Joslyn Hager, M.D.
Pediatric & Adolescent Medicine (Children)
For parents, it can be hard to tell whether their children's illness requires antibiotics or if there are other ways to treat symptoms effectively. Knowing which illnesses can safely be treated using home remedies instead of antibiotics is important to prevent the overuse of these drugs. The more children are treated with antibiotics, the more likely they are to become ill with antibiotic-resistant infections in the future.
When children have ear pain, consider using over-the-counter pain relievers to start. Not all ear pain indicates an ear infection. If an ear infection is the cause of the pain, children's ear infections usually improve within two to three days, especially for kids two years or older. Talk with their health care team if symptoms don't improve within two to three days.
Experts recommend antibiotics for ear infections for children:
- Age 6 months or younger
- Age 6 months to 2 years with moderate-to-severe symptoms
- Age 2 or older with severe symptoms
Severe symptoms to watch for are a fever over 102.2 degrees and severe ear pain lasting over two days that is not improving.

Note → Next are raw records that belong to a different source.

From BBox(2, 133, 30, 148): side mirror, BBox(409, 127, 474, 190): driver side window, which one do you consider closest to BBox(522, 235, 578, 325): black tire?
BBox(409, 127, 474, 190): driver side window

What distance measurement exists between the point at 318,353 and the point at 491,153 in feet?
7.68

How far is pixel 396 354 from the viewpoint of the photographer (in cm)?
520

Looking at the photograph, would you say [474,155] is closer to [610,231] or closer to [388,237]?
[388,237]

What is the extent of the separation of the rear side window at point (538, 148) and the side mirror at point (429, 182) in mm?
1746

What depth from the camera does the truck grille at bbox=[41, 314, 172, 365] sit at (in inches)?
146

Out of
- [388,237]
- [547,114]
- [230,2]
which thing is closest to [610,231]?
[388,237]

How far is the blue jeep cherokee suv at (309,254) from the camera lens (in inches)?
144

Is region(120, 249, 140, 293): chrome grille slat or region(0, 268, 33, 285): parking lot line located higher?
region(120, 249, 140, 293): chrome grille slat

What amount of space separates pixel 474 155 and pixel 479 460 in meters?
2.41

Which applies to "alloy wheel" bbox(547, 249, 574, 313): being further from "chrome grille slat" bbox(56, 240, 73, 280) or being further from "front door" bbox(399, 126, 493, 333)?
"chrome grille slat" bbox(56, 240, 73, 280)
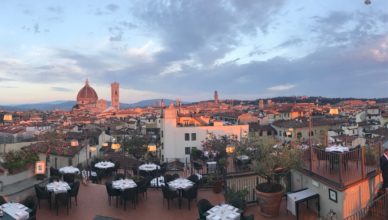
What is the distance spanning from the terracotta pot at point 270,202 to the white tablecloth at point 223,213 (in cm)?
223

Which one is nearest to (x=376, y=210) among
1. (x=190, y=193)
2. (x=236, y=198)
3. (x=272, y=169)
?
(x=272, y=169)

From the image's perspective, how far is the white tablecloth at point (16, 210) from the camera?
29.2 feet

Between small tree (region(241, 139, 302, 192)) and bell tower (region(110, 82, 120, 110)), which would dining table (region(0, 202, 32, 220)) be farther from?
bell tower (region(110, 82, 120, 110))

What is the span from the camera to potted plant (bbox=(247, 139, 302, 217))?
11219 mm

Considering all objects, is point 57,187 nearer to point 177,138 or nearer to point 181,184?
point 181,184

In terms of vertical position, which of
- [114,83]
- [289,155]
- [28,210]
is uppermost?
[114,83]

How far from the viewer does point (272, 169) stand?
37.8 feet

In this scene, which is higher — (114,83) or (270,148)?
(114,83)

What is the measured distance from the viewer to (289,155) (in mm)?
11680

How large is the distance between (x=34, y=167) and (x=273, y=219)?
9753 mm

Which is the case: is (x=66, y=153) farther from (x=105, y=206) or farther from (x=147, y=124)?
(x=147, y=124)

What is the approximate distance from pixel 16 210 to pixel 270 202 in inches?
324

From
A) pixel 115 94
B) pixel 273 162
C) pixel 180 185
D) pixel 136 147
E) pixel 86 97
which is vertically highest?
pixel 115 94

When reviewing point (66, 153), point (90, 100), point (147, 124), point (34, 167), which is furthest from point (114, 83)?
point (34, 167)
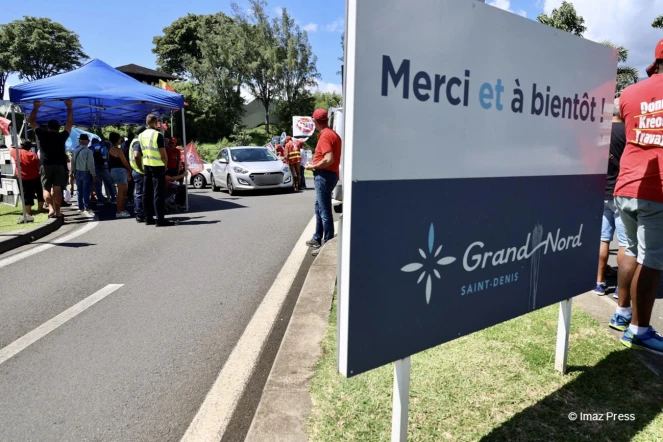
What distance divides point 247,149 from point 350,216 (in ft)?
47.8

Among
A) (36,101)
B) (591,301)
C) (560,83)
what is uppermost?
(36,101)

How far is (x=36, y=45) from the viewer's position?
174 feet

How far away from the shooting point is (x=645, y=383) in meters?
2.63

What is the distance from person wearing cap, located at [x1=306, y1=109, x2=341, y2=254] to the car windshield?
9324 mm

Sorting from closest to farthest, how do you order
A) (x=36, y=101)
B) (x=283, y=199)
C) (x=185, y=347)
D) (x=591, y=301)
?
(x=185, y=347), (x=591, y=301), (x=36, y=101), (x=283, y=199)

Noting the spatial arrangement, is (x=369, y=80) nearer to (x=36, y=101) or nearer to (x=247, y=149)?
(x=36, y=101)

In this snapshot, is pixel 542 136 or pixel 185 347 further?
pixel 185 347

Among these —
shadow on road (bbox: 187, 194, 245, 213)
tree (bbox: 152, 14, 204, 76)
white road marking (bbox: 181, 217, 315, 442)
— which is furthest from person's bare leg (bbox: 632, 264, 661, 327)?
tree (bbox: 152, 14, 204, 76)

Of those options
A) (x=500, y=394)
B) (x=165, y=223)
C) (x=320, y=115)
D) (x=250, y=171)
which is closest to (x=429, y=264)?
(x=500, y=394)

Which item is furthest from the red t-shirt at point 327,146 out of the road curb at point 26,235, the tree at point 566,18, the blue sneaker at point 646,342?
the tree at point 566,18

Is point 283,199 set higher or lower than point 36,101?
lower

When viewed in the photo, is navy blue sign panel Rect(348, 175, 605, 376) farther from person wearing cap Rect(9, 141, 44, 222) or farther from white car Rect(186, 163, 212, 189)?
white car Rect(186, 163, 212, 189)

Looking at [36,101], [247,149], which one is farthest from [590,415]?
[247,149]

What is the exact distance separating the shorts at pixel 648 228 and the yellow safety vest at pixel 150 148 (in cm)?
743
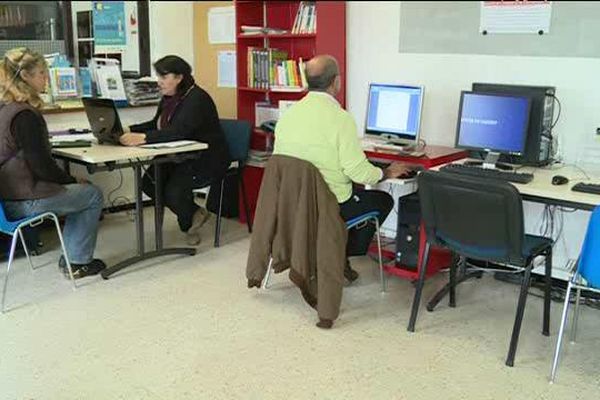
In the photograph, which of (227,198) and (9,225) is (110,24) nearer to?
(227,198)

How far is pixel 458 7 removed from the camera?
120cm

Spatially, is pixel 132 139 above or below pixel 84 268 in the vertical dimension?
above

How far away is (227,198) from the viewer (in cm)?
449

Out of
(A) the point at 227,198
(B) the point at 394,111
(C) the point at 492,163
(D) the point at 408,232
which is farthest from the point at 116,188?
(C) the point at 492,163

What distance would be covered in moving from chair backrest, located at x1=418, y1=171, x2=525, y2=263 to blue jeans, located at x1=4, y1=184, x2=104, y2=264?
5.97ft

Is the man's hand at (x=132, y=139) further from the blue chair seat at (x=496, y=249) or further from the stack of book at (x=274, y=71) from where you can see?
the blue chair seat at (x=496, y=249)

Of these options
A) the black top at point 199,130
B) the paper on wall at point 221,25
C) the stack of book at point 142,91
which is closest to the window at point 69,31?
the stack of book at point 142,91

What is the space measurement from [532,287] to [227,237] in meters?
1.98

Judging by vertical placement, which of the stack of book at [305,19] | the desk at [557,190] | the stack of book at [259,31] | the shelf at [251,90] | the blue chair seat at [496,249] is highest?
the stack of book at [305,19]

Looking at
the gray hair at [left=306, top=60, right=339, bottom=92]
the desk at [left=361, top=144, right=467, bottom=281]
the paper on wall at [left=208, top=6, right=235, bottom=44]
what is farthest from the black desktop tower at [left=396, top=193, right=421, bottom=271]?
the paper on wall at [left=208, top=6, right=235, bottom=44]

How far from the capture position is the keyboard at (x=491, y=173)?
2930mm

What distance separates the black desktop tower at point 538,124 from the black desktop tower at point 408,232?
0.56 m

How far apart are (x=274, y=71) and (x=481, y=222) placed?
227 centimetres

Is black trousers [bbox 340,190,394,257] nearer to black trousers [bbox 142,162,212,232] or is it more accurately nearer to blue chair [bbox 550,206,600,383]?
blue chair [bbox 550,206,600,383]
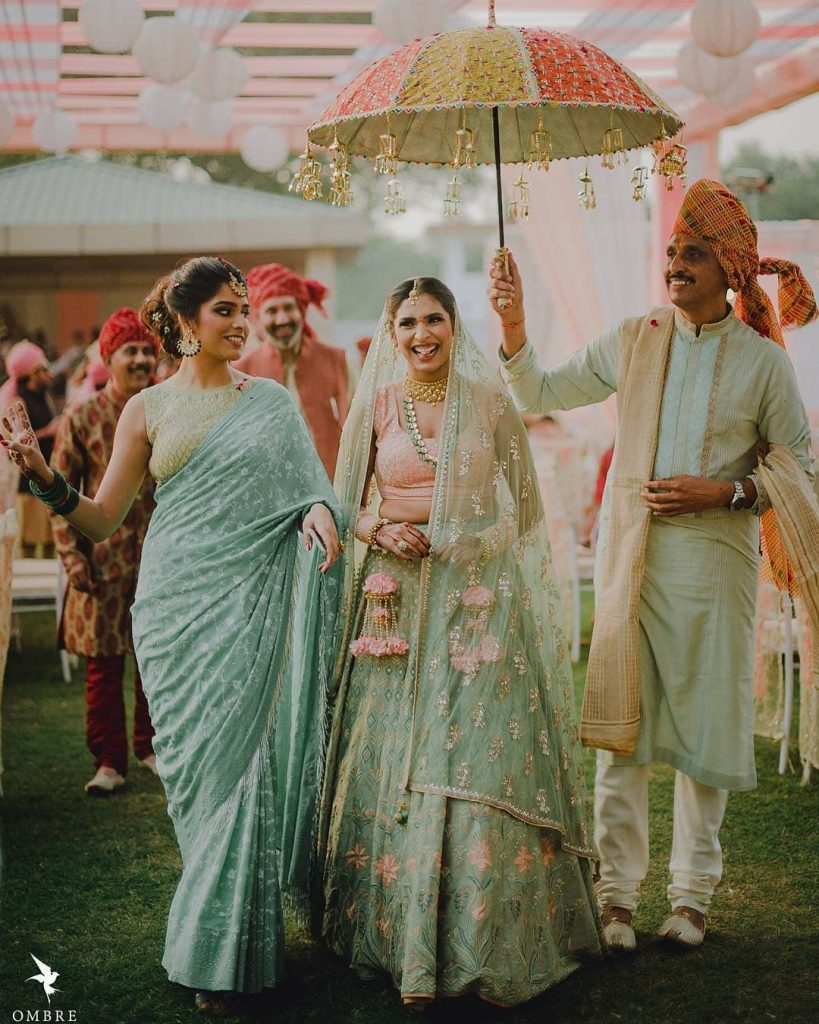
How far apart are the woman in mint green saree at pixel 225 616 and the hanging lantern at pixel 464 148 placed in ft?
2.25

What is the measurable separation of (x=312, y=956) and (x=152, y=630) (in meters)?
1.00

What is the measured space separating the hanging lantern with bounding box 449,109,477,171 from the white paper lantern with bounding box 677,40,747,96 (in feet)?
13.1

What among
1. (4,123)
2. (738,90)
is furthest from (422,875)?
(4,123)

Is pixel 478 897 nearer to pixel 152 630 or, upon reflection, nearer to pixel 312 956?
pixel 312 956

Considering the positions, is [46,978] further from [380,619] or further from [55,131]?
[55,131]

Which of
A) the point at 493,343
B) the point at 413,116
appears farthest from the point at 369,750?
the point at 493,343

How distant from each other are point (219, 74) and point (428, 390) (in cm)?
521

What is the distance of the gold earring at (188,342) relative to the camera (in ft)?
11.5

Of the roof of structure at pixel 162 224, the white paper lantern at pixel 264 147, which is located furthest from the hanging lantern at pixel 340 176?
the roof of structure at pixel 162 224

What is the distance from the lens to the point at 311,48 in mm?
8766

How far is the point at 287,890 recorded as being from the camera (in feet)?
11.4

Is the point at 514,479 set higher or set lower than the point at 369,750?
higher

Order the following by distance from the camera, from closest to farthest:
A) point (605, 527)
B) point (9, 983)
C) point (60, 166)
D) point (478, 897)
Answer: point (478, 897) < point (9, 983) < point (605, 527) < point (60, 166)

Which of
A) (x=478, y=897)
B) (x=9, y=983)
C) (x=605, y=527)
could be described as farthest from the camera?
(x=605, y=527)
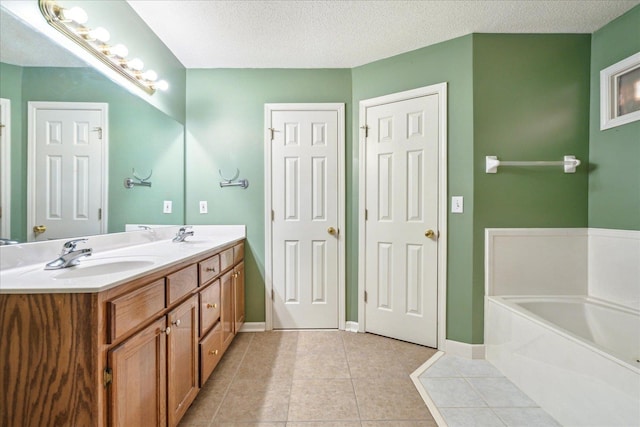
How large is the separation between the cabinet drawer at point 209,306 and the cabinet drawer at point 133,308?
424mm

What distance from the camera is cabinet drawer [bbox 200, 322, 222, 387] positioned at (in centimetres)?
156

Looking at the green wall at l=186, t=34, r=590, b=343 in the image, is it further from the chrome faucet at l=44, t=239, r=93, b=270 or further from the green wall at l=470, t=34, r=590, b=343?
the chrome faucet at l=44, t=239, r=93, b=270

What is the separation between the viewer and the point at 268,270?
2.49m

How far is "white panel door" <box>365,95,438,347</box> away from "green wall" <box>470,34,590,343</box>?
31 cm

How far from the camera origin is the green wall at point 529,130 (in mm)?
1989

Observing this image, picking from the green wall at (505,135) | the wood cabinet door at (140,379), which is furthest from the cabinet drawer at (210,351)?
the green wall at (505,135)

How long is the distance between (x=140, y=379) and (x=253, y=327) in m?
1.48

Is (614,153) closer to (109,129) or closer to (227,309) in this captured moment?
(227,309)

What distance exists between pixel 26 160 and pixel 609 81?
11.0 ft

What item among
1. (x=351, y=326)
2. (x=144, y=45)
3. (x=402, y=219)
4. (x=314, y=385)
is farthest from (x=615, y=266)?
(x=144, y=45)

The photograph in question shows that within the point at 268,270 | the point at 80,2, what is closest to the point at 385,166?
the point at 268,270

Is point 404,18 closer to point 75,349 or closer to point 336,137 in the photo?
point 336,137

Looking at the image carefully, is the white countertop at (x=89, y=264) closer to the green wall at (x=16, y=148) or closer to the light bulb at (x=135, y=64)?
the green wall at (x=16, y=148)

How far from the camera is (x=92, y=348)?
0.86 metres
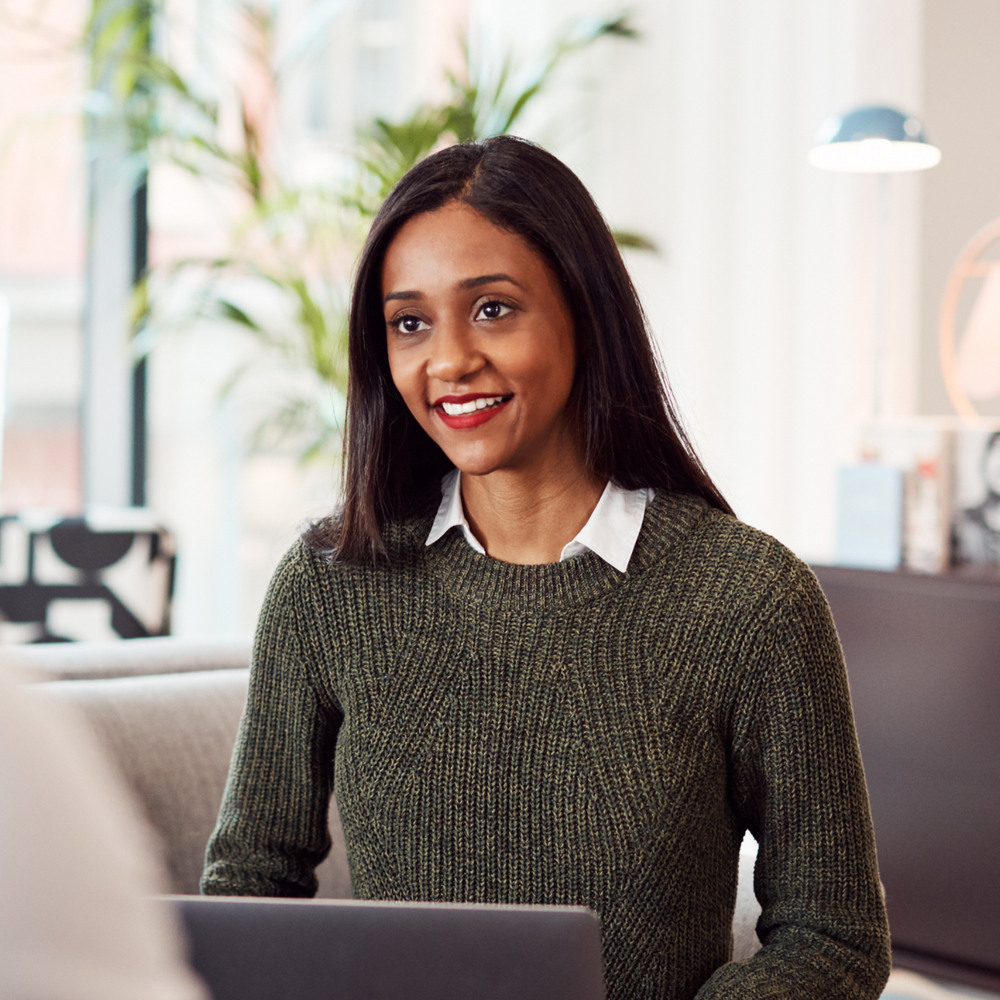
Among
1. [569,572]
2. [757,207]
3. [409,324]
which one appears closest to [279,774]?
[569,572]

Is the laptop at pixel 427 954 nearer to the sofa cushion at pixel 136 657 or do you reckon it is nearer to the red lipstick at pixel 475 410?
the red lipstick at pixel 475 410

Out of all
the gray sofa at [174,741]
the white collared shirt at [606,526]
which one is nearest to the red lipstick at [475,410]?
the white collared shirt at [606,526]

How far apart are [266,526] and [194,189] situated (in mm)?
1020

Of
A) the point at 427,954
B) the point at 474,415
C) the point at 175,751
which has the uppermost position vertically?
the point at 474,415

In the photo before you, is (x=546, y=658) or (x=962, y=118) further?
(x=962, y=118)

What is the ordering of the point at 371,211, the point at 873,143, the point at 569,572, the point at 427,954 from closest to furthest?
the point at 427,954 → the point at 569,572 → the point at 873,143 → the point at 371,211

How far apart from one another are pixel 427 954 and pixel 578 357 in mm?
641

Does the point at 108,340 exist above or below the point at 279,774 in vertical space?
above

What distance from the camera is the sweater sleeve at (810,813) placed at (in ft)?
3.13

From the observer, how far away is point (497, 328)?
1.04 metres

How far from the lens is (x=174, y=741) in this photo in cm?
125

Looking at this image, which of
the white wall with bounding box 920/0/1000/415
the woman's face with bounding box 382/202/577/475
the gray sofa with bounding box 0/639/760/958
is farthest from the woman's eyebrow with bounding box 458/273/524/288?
the white wall with bounding box 920/0/1000/415

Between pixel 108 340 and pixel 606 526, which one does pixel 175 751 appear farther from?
pixel 108 340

Health care professionals may recommend antibiotic eardrops instead of oral antibiotics for children with ear tubes who have developed ear infections. Eardrops can be more effective than oral antibiotics in these cases because the tubes allow the medication to travel straight into the middle ear, where most infections are located. Eardrops are also not as likely to cause resistant bacteria as oral antibiotics.
However, you should ask about oral antibiotics if symptoms are severe and the infection does not improve with the eardrops.
Cold, flu and other respiratory infections
Antibiotics are not recommended to treat children's colds, flu, or other respiratory infections. Viruses cause most respiratory infections. Antibiotics fight bacterial infections, not viral infections.
At-home care for these illnesses should include hydration, which helps thin and loosen mucous in the nose and sinuses. Offer children water or try an electrolyte drink if their appetite is low. Warm liquids, such as soup or broth, also can be helpful. Over-the-counter saline nasal drops or saline spray can help loosen mucous in the nose. Try running a humidifier or having the child sit in the bathroom in the steam from a hot shower for additional relief.
Strep throat and cough
A sore throat can be a sign of strep throat, which is caused by bacteria. However, most children with a sore throat have a virus. Your health care team will need to perform a test for strep throat. If the results are positive, they will use antibiotics to treat the illness.
Ice cream, frozen fruit pops or cold beverages may help soothe a sore throat. Older children can try gargling salt water or sucking on throat lozenges. Always encourage children to get plenty of rest so their bodies can recover.
Children also should be evaluated by their health care team if they have a persistent cough lasting longer than 14 days without improvement, or if new or worsening symptoms develop. Illnesses that begin as viral infections can lead to a secondary bacterial infection requiring antibiotics.